- _Text provided_

+++

But then what?  After the world records, the gold medal, the international acclaim – what then?  When Duncan retired from swimming, how did he start to build a new life out of the pool?

Duncan admits that after the swimming ended he discovered a void.  It is something that is common to top line professionals whose career, through choice or circumstance, comes to a sudden halt.  There is a need to find something to replace it, but you know full well you will be going to the bottom of the ladder and virtually starting over.  It can be terribly confronting.

Duncan questions whether he was fortunate or unfortunate in being able to slip easily into a media role, because the same values that drive competitive sport at an elite level also drive the media industry – ego, fame and fortune.  “I did find that things I thought were important, weren’t actually important.  The values and beliefs I learnt in the pool were not sustainable in life.

“You find that there is an empty hole you can’t fill – no matter how hard you try.  You keep searching for something the world can’t give you.”

In his search, Duncan looked to someone he describes as “a good Christian bloke”.  He saw in him a hidden strength and asked him about it.  Duncan was told that that the source of this strength was Jesus Christ.  “After I stopped laughing, I tried it out and found he was right.”

Duncan says there was not any one thing, but rather a series of events, that led him to Jesus Christ.  The fact that he was able to follow a “good Christian” helped immeasurably.

“People who walk the walk will always have more impact than people who talk the talk.”

+++

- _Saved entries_
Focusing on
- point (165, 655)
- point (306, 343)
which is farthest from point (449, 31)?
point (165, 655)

+++

- _Requirement A_
Copy out the passage about Duncan's life after swimming from "But then what?  After" up to and including "be terribly confronting.".
- _Requirement B_
In the passage about Duncan's life after swimming, which values are said to drive both elite competitive sport and the media industry?

- _Task solution A_
But then what?  After the world records, the gold medal, the international acclaim – what then?  When Duncan retired from swimming, how did he start to build a new life out of the pool?

Duncan admits that after the swimming ended he discovered a void.  It is something that is common to top line professionals whose career, through choice or circumstance, comes to a sudden halt.  There is a need to find something to replace it, but you know full well you will be going to the bottom of the ladder and virtually starting over.  It can be terribly confronting.

- _Task solution B_
Ego, fame and fortune.